Eco Del Cinema

Due vite per caso – Recensione

Un film sulla casualità e sulle scelte di vita, con una forte componente di denuncia sociale

Regia: Alessandro Aronadio – Cast: Lorenzo Balducci, Isabella Ragonese, Ivan Franek, Riccardo Cicogna, Sarah Felberbaum, Monica Scattini, Teco Celio, Rocco Papaleo, Ivano de Matteo, Niccolò Senni, Tatti Sanguineti, Roberta Fiorentini, Anna Ferzetti – Genere: Drammatico, colore, 88 minuti – Produzione: Italia, 2010 – Distribuzione: Lucky Red – Data di uscita: 7 maggio 2010.

due-vite-per-casoSe la vita fosse una linea retta che viaggia spedita senza inciampi, i punti nella quale viene intersecata, e che ne sbilanciano l’andatura, possono essere considerati come delle devianze dalle quali dobbiamo necessariamente fuggire. Non sempre però aver fatto la scelta più “dritta” costituisce il deterrente ideale per pascersi nella tranquillità della decisione presa.

Alessandro Aronadio, al suo film d’esordio, tratto da una raccolta di racconti di Marco Bosonetto “Morte di un diciottenne perplesso” (Baldini & Castoldi, 2003) e in concorso al Festival del Cinema di Berlino nella sezione Panorama, ci pone di fronte a quel bivio nel quale ineluttabilmente siamo costretti a sostare, prima di fare delle scelte, che siano consapevoli o dettate dal Caso. A fare da sfondo il ricordo e l’espediente dei fatti di Genova durante il G8 del 2001, che con la loro violenza da entrambi gli schieramenti, che fossero manifestanti non pacifici o poliziotti troppo “ligi” al dovere, ha inevitabilmente portato ad una rivalutazione delle proprie prese di coscienza.
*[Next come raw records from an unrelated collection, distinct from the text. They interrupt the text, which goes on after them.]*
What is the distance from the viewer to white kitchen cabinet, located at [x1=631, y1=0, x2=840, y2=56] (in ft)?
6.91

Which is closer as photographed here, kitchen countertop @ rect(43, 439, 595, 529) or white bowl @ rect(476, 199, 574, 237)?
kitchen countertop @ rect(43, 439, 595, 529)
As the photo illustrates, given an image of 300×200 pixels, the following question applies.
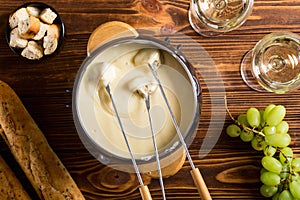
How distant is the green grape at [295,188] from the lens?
1.03m

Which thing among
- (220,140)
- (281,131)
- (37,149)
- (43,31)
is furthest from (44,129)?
(281,131)

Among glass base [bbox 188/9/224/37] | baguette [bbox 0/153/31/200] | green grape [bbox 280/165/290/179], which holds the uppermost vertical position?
glass base [bbox 188/9/224/37]

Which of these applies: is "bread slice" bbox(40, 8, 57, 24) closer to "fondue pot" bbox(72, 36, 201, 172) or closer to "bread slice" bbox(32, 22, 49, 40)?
"bread slice" bbox(32, 22, 49, 40)

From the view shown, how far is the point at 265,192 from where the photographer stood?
1.08 meters

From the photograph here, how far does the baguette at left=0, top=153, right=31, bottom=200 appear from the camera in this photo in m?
1.03

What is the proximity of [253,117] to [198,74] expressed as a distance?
130 millimetres

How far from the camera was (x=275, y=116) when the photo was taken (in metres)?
1.04

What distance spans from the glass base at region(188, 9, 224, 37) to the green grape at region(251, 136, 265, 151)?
211 millimetres

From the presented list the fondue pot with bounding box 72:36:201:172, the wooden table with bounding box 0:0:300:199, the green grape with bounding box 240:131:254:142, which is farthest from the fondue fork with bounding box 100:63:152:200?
the green grape with bounding box 240:131:254:142

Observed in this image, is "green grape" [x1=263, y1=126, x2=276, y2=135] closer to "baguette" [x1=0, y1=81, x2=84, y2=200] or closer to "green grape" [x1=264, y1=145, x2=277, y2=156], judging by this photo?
"green grape" [x1=264, y1=145, x2=277, y2=156]

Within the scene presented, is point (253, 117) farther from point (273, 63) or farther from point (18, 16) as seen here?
point (18, 16)

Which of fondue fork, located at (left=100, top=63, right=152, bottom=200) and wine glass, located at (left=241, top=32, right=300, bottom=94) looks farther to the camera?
wine glass, located at (left=241, top=32, right=300, bottom=94)

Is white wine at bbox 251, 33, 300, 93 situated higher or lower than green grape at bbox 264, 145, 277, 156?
higher

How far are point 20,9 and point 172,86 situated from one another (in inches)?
12.4
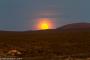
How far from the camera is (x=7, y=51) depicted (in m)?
34.0

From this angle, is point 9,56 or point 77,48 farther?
point 77,48

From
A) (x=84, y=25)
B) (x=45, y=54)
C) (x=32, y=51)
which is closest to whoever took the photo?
(x=45, y=54)

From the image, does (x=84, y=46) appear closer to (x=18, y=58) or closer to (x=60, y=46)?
(x=60, y=46)

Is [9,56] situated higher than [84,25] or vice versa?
[84,25]

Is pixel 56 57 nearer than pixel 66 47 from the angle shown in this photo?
Yes

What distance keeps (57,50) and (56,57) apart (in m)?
5.94

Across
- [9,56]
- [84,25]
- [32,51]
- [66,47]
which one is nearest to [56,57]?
[9,56]

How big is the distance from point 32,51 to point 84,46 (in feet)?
14.7

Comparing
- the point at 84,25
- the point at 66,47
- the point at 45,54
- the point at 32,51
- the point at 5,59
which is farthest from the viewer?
the point at 84,25

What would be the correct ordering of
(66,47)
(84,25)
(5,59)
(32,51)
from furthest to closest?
(84,25) → (66,47) → (32,51) → (5,59)

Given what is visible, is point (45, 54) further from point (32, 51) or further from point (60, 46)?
point (60, 46)

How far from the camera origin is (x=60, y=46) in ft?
127

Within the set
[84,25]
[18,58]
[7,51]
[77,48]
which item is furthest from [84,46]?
[84,25]

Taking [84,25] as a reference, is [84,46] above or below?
below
Il regista gioca abilmente sul crocevia nel quale il protagonista Matteo è “accidentalmente” coinvolto, in un intersecarsi di piani paralleli che coinvolgono l’alter ego positivo o negativo (dipende dai punti di vista) di ognuno, costituendo un precedente, o quasi, per il nostro cinema. Una sera di pioggia la sua auto tampona quella di due poliziotti in borghese, e il ragazzo finisce in questura. Da quella sera la sua vita non è più la stessa, perché la rabbia per l’esistenza che ha scelto continua a scavarlo dentro. Ma se invece quella stessa sera la sua auto avesse frenato in tempo?

Il gioco sui piani (o binari per fare una citazione hitchcockiana) paralleli, è decisamente avvezzo al cinema, e ciò diventa il pretesto per sondare l’infinita rete di possibilità nelle quali possiamo perderci. Non mancano le citazioni in questo film che si veste coraggiosamente di denuncia sociale: nella fattispecie affronta il tema dell’annichilimento delle generazioni odierne che, nell’attesa che qualcosa cambi, costruiscono un nido sulla montagna, al riparo dalle decisioni.

Come opera prima ha il merito di aver utilizzato un racconto su piani paralleli e sfalsati, che troppo poco spesso si vede nel nostro cinema. In ultima analisi una menzione speciale per la partecipazione del grande critico Tatti Sanguineti, che in una sequenza memorabile del film illustra di fronte a una platea di studenti la scena finale de “I 400 colpi” di François Truffaut. Spiegando l’ultimo fermo immagine su Antoine Doinel dice: “Chi sei tu per giudicare…”.